I am currently formulating security best practices and requirements for ongoing Java software development in my department and have settled with a recommendation of using the Jasypt framework for encryption/decryption of service account credentials stored in application property files on the system. The general parent requirement from our Cyber Security team is that confidential data at rest must be protected through encryption, however there are no specifics provided on proper key management.
The appropriate scheme provided by Jasypt is to use a PBE algorithm that takes a secret passphrase as input and uses this to decrypt protected information in application properties files. You can provide the secret passphrase in a number of ways, and the most appropriate universal way that seems to balance convenience, supportability and security is to obtain this secret through a runtime user environment variable.
Setting a global environment variable is clearly not secure, and our system administrator claims we can't set it at the user level because he claims it would only be loaded as part of the bash profile, and that would mean the application would require being launched from a shell, which precludes it being run as a daemon process.
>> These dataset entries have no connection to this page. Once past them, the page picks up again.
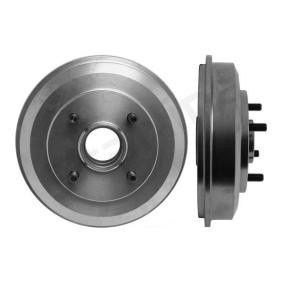 Osta Jarrurumpu STARLINE:llä PB 6311 edullisesti hintaan 37,81 €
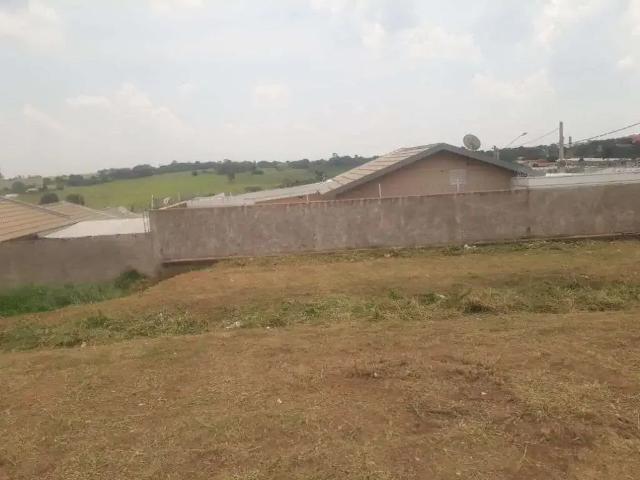 Terreno venda em Região Imediata de Marília, Marília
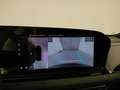 Audi S5 Avant 3.0TFSI mhev+ Quattro 367cv/ List. 108.720 Nero - thumbnail 15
I was thinking that I could execute the application from a bash shell script where the necessary environment variable is set within the scope of the script before the Java application command is executed. I could then read protect that shell script file only to the runtime user of the daemon process.
The OS in question is RHEL 6.5 running on virtualized servers within our private intranet.
My question is, are there any noticeable exploits here where an attacker could derive the environment variable value somehow? For instance, by running bash history, grepping running processes, peeking at shared memory, etc?
In general are there are any major noticeable flaws with this approach?